J’ai récemment réalisé ma première interview télévisée, exercice qui n’a pas forcément été facile comme vous le remarquerez 😅. Il faut être indulgent 😇
Cela étant, il me semble important d’apporter quelques corrections à mes propos, et de compléter certaines réponses.
3 petites corrections :
- Quand je parle de l’universalité de l’ordinateur, je veux dire par là que la conception physique de ces machines ne détermine pas leur finalité (c’est nettement plus compréhensible, non ?). Le fonctionnement de l’ordinateur est en réalité déterminé par les logiciels qu’on y exécute. Il suffit donc que le logiciel soit général pour que la machine devienne universelle. Les IA comme ChatGPT sont à usage général dès lors qu’elles sont capables de répondre à des questions ou d’effectuer des tâches pour lesquelles elles n’ont pas été explicitement programmées.
- Antiqua et nova n’est pas une « encyclique », mais une note doctrinale publiée en janvier 2025.
- Ernie est un modèle développé par Baidu. Le modèle de ByteDance s’appelle Dolaseed, et se place parmi les meilleurs modèles au monde. J’aurais pu évoquer le modèle Seedance (ByteDance) qui est peut-être le meilleur modèle pour la génération de vidéo. Si Bytedance est aussi bon dans ces IA, c’est bien parce qu’ils ont accumulé les données d’entraînement grâce à leurs utilisateurs.
Y a-t-il un scénario catastrophe de l’IA pour l’homme ?
J’ai ciblé ma réponse uniquement sur la fin de l’intimité dû à la logique transhumaniste. C’est effectivement, selon moi, le plus grand risque si on ne fait rien. Je l’ai déjà évoqué dans d’autres articles ici.
Cependant, je n’ai pas évoqué les autres risques (cela mériterait d’en faire une émission dédiée), que vous pourrez retrouver dans mon article L’IA, ses dangers, les solutions….

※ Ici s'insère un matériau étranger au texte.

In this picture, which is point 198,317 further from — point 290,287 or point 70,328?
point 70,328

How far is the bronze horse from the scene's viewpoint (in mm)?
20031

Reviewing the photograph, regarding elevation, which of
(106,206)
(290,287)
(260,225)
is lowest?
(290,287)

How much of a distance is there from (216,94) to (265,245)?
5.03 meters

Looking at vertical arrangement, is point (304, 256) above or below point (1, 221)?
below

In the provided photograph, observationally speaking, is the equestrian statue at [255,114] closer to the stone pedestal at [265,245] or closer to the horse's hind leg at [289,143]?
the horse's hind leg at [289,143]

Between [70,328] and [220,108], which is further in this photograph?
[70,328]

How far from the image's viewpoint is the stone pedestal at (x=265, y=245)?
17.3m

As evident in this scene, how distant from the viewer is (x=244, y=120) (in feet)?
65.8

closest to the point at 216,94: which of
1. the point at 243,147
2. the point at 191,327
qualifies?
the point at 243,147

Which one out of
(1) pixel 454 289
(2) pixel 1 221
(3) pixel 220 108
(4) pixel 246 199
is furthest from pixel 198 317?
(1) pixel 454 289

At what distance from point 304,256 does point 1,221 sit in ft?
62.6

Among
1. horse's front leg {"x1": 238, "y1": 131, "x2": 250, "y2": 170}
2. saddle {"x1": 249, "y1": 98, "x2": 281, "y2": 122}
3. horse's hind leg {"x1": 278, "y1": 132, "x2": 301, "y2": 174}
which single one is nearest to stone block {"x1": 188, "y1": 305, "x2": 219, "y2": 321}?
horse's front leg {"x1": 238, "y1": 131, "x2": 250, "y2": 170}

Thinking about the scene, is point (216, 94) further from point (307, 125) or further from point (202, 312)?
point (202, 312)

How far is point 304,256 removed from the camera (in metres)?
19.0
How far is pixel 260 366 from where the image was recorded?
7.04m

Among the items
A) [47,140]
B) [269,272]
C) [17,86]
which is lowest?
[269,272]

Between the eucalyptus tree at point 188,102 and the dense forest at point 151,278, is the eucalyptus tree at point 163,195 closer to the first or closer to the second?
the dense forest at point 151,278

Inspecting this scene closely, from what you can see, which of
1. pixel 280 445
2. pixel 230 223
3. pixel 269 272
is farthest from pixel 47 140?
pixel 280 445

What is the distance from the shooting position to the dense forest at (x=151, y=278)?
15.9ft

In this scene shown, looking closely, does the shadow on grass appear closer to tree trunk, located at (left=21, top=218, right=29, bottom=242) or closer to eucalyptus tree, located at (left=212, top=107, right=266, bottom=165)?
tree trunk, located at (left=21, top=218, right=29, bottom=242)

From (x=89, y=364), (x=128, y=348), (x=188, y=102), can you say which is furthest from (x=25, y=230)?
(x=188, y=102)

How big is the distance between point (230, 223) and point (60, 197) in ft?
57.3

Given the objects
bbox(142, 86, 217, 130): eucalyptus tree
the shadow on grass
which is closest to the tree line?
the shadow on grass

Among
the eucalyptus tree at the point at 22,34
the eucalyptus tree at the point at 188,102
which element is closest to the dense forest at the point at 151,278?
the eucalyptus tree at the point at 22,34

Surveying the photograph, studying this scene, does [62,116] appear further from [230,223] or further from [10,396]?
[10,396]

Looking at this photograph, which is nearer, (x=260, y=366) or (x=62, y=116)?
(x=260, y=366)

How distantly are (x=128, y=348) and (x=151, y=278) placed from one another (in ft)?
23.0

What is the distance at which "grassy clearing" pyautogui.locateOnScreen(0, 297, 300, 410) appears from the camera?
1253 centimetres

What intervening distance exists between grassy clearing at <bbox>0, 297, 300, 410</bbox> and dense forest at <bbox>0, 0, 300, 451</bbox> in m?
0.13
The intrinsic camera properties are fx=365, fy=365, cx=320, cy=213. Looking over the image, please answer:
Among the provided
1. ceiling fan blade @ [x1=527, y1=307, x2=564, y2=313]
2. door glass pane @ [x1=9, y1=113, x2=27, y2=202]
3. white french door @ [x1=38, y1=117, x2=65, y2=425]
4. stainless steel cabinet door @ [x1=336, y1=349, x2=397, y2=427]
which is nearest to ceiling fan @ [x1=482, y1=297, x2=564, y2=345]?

L’État a-t-il son mot à dire pour réguler certains usages ?
La réponse est bien oui. Mais pour le dire de façon plus générale, l’État doit agir non pas au niveau des individus – sur le comportement de la personne face à l’outil – mais à l’échelle de la société : quels sont les outils qu’on peut ou ne pas mettre sur le marché, et dans quelles conditions y donne-t-on accès ?
C’est une pratique courante depuis de nombreuses années dans le monde réel, que ce soit dans l’accès à des outils dangereux comme des armes à feu ou des outils industriels sensibles (laser, matériel biologique, etc). On peut donc tout à fait imaginer dans le monde virtuel des accès similaires où l’on doit présenter une licence pour utiliser certains logiciels ou sites.
Cette façon de voir les choses s’inscrit dans les origines d’Internet, qui était un outil militaire avant d’être un outil civil. Il est important de noter que le chiffrement était considéré, il y a moins de 70 ans, comme une arme de guerre.
Comment se réapproprier vertueusement l’usage des outils numériques ?
J’ai évoqué la nécessité de protéger sa vie privée, avec l’excellent site wikilibriste.fr, ainsi que la nécessité de ne pas se laisser piéger par les mécanismes d’addiction en prenant soin de rester raisonnable et libre vis-à-vis de ces outils.
Mais j’ai oublié un aspect très important : celui de réapprendre à suivre l’actualité. J’aurais dû insister dessus, car c’est un problème extrêmement important à notre époque où on se laisse submerger par les informations, et finalement, on perd le contrôle de nos usages numériques pour chercher à tout voir et de la façon la plus plaisante, c’est-à-dire, sur les réseaux sociaux. Se réapproprier les bons moyens de suivre l’actualité est peut-être la démarche la plus essentielle pour comprendre le monde et en être libre.